SELECTED EXTRACT:

++++

Blogger Sheila Siler said...

I think my Kindle and my Nook have definitely made a difference in my buying habits. It's too easy to download free books to try new authors.

4:44 AM  
Blogger Monette@MCSquaredonline.com said...

This is why I have avoided e-readers. Not that I don't get the appeal, but because I am so in love with the feel of a book in my hand, I can't imagine a world without them. I feel a (probably overzealous) sense of responsibility to do my part to keep printed books alive, so I buy lots—probably 100 last year. I stash them in different spots—my car, my yoga room, my bathroom, my nightstand, etc. At any given time, I may be in the midst of reading a dozen or so books. When they are read, they are shelved in my library where the sight of them continues to make me happy.

Thanks for posing the question. I look forward to seeing how other writers buy their books!

11:24 AM  
Blogger Monette@MCSquaredonline.com said...

This is why I have avoided e-readers. Not that I don't get the appeal, but because I am so in love with the feel of a book in my hand, I can't imagine a world without them. I feel a (probably overzealous) sense of responsibility to do my part to keep printed books alive, so I buy lots—probably 100 last year. I stash them in different spots—my car, my yoga room, my bathroom, my nightstand, etc. At any given time, I may be in the midst of reading a dozen or so books. When they are read, they are shelved in my library where the sight of them continues to make me happy.

Thanks for posing the question. I look forward to seeing how other writers buy their books!

11:25 AM  
Blogger MP said...

I so releate to what Monette said: "I am so in love with the feel of a book in my hand, I can't imagine a world without them." That said, my younger daughter really enjoys her Kindle. She loves real books too, so it hasn't dampened that passion.

There's an interesting (short) WSJ article on topic at http://online.wsj.com/article/SB10001424127887323874204578219563353697002.html. It's called Don't Burn Your Books—Print Is Here to Stay. The tag line is: The e-book had its moment, but sales are slowing. Readers still want to turn those crisp, bound pages. Yay!

12:43 PM  
Blogger Margo Dill said...

This may be odd but I read at night in bed a lot and I don't like reading my e-reader in bed. I like reading a book in bed. I think it's something about the light?

1:04 PM  
Blogger Angela Ackerman said...

I find I am paying more attention to the bestseller categories. I never used to, but now as an author, I understand better how sales contribute to a book's rank and that it means many people are buying it.

I still have my #1, and that is word of mouth. hen someone tells me, "You have to read this!" I'll buy it.

++++

SET TASK:
Continue the blog comments about e-readers and book-buying habits, starting right after the last sentence shown. The material that comes next isn't needed.

Collected data entries:
++++

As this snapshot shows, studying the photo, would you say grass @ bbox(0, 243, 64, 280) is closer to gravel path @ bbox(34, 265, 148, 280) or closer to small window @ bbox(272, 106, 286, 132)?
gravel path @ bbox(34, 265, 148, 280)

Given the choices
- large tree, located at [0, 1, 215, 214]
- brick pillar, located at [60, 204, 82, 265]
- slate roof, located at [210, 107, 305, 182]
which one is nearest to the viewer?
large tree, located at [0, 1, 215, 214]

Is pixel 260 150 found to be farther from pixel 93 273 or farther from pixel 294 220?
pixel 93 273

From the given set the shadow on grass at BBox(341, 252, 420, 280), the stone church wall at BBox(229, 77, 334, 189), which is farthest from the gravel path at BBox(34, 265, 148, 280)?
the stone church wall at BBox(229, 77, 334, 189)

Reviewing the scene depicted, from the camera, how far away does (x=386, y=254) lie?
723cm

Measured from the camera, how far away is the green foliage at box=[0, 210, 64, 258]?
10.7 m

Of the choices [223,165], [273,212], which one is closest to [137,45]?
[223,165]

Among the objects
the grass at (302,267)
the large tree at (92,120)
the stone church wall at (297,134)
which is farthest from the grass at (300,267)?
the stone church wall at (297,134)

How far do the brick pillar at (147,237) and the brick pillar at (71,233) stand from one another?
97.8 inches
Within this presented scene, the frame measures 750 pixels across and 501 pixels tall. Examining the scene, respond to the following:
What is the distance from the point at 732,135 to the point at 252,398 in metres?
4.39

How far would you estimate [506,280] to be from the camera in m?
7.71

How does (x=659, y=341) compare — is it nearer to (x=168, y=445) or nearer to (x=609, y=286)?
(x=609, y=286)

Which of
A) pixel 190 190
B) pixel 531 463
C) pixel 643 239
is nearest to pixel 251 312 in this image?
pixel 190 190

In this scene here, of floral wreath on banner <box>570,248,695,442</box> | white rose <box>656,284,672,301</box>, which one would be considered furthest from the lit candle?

++++

THE RESPONSE:
As for ebook or print, now that there is a choice, I am attracted to the better cost of ebooks, and the fact that it's so portable. But I would rather read paper if that makes sense. And I still buy paper for anything nonfiction, like writing craft books.

Angela Ackerman

1:18 PM  
Blogger Sioux said...

I LOVE the feel of a book in my hands. And there are books by my favorite authors that I still do buy the print version. However, I do have an ebook reader, and when I travel, there is nothing better than having unlimited books at my disposal. Too often--in the past--I would load up a bag of books, only to find that I was in the mood to read something completely different. With an ebook, I can get any book I want anytime.

2:58 PM  
Blogger Susan L. Doyle said...

I still buy books of authors that I am collecting. I am using the library more. And yes, using ebooks.

4:26 PM  
Blogger Joyce Godwin Grubbs said...

To be honest, as an author I believe the "culprit" (and I don't think there is just one) is that big companies like Amazon chose to "dump" thousands of free reads of books, to the point that my own daughter (now in her forties) who has read nightly since high school, can download free books of all genres until "hell freezes over" and never pay or buy again.

For me the glutted market is not a positive or negative, but an observation based on techno advances and marketing that large online companies are employing.

I saw a drop in my sales in 2012 but then with 12 books and turning 70 next month, I can only "report" not fix it so, here it is; the "whole ball of wax". Just remember we who are "true its in my blood writers" won't be shaken or changed by these events. We'll just keep writing.....and writing.....and writ...........

1:34 AM  
Blogger Stephanie Cracknell said...

It depends on the type of book, and its availability. I prefer to purchase most for my kindle, however I prefer to be able to touch most of my cookbooks and have most of them in print.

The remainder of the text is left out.